Ninth-grader Laura Thorn, left, and Mark Robinson escort cows out of the barn after they have been milked. Robinson switched his dairy farm's operations from milking twice a day to just once a day, in large part because local afternoon and evening help was easier to find than early-morning assistance. His overall milk production has gone down slightly as a result, but he no longer begins his workday at 3 a.m., milking two dozen cows on his own.
LEFT: A gallon of raw milk is filled to the brim during a bottling session. Owner Mark Robinson organized his machinery to run as a one-man operation, in a closed system with minimal exposure to the elements. His raw milk is held to higher standards by the state when it comes to bacterial count and other signs of a food product's potential dangers.
RIGHT: Mark Robinson sanitizes pieces of his milk-bottling machinery.
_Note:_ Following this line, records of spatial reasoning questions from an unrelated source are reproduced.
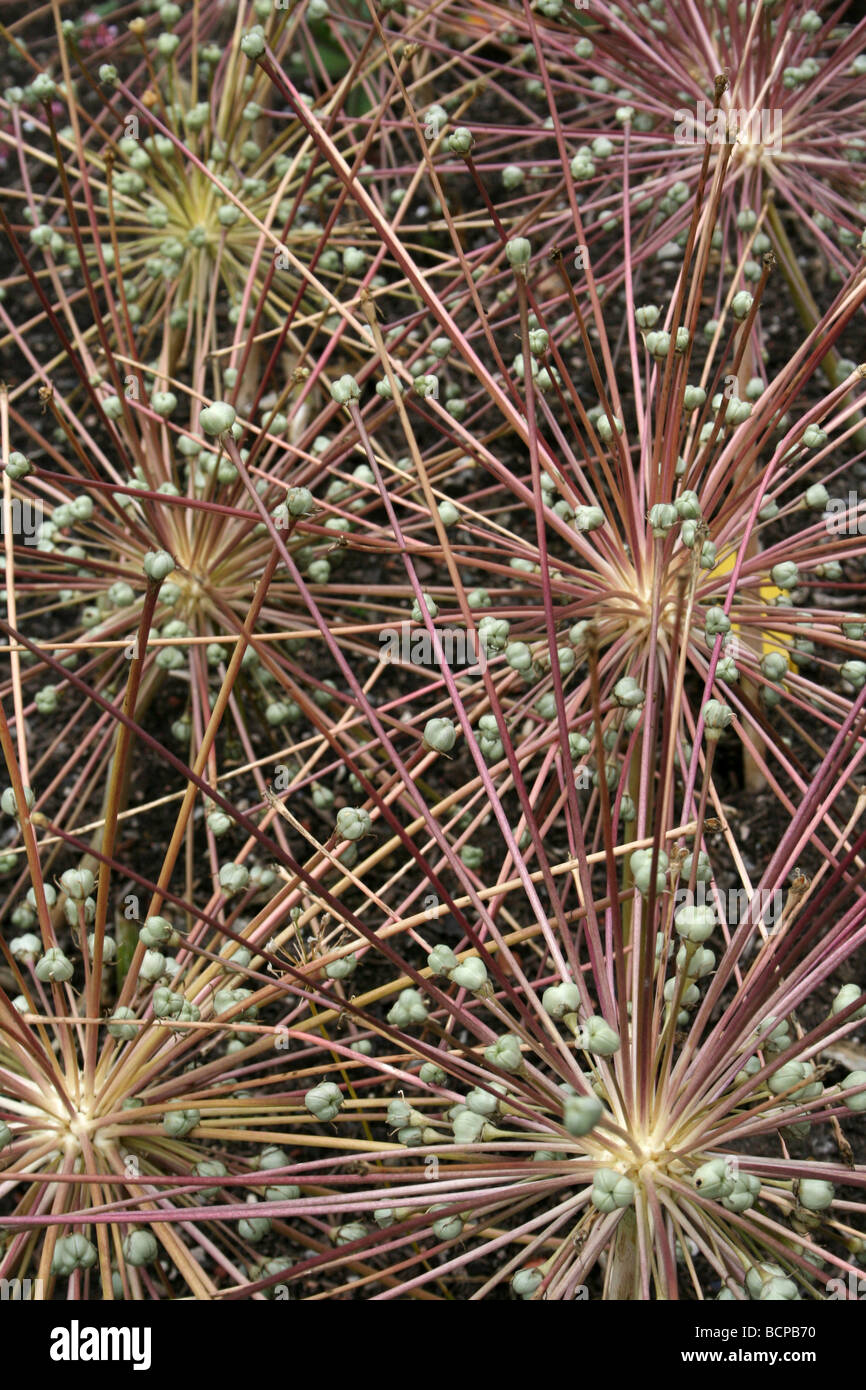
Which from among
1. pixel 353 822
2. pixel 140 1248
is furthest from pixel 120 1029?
pixel 353 822

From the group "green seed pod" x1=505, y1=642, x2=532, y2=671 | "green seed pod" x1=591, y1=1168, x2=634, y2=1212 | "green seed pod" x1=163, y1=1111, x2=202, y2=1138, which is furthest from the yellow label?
"green seed pod" x1=163, y1=1111, x2=202, y2=1138

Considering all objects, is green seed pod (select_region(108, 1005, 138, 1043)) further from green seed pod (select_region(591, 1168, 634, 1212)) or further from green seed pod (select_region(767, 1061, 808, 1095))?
green seed pod (select_region(767, 1061, 808, 1095))

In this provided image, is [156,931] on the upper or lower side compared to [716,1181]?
upper

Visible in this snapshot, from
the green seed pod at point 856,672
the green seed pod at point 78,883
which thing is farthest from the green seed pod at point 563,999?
the green seed pod at point 856,672

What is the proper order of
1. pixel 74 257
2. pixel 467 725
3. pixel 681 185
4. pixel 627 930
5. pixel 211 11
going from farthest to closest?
pixel 211 11, pixel 74 257, pixel 681 185, pixel 627 930, pixel 467 725

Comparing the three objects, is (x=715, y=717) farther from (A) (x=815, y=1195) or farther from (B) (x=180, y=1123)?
(B) (x=180, y=1123)

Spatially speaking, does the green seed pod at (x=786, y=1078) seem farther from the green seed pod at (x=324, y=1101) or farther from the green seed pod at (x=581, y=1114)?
the green seed pod at (x=324, y=1101)
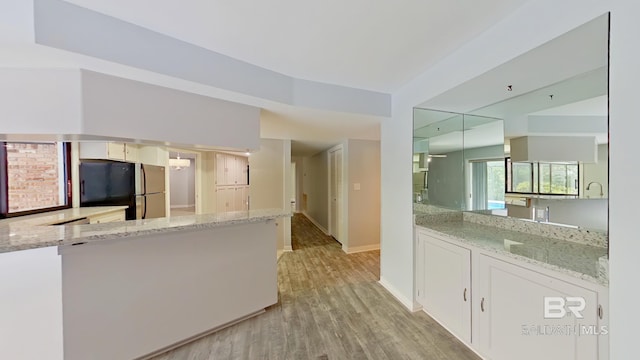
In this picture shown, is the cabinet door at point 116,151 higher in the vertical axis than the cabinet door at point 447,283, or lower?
higher

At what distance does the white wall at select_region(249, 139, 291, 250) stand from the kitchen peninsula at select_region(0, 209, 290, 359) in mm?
2104

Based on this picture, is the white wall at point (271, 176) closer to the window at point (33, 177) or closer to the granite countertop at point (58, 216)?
the granite countertop at point (58, 216)

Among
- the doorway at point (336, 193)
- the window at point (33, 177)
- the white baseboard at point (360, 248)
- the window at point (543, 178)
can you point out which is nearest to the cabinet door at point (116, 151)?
the window at point (33, 177)

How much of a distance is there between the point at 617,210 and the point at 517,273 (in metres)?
0.67

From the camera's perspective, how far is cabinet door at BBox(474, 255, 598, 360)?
124cm

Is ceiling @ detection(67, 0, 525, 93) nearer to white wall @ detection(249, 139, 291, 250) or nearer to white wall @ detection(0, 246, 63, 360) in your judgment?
white wall @ detection(0, 246, 63, 360)

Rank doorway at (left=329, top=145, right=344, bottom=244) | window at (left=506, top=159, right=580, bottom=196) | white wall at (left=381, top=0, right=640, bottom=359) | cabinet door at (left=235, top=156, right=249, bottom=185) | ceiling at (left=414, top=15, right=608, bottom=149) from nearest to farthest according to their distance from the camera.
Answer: white wall at (left=381, top=0, right=640, bottom=359)
ceiling at (left=414, top=15, right=608, bottom=149)
window at (left=506, top=159, right=580, bottom=196)
doorway at (left=329, top=145, right=344, bottom=244)
cabinet door at (left=235, top=156, right=249, bottom=185)

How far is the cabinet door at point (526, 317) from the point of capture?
1.24 m

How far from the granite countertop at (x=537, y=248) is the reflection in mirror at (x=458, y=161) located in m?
0.36

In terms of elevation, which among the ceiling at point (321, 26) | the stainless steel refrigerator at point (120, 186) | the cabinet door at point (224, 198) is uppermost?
the ceiling at point (321, 26)

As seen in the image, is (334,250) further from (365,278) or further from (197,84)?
(197,84)

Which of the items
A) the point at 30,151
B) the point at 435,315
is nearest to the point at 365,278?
the point at 435,315

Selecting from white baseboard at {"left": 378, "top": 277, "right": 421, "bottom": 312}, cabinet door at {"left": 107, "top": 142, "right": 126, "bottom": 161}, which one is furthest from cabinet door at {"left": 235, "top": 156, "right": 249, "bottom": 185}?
white baseboard at {"left": 378, "top": 277, "right": 421, "bottom": 312}

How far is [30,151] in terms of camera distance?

Robinson has to disassemble his machinery after every use for the surprise biweekly state inspections required to maintain his Grade A retail license.
Dr. Paul Gautz, center, performs a pregnancy check on a cow at Marlee's Creamery. Mark Robinson, right, spoke in January at a public hearing regarding a bill in the Missouri House that would legalize the retail sale of raw milk. This is the second bill in as many years that has attempted to address this issue.
Mark Robinson writes out expiration dates on milk labels at his dairy farm. He listed the "best by" date as two weeks from bottling, even though his customers say the milk lasts for about three weeks on average.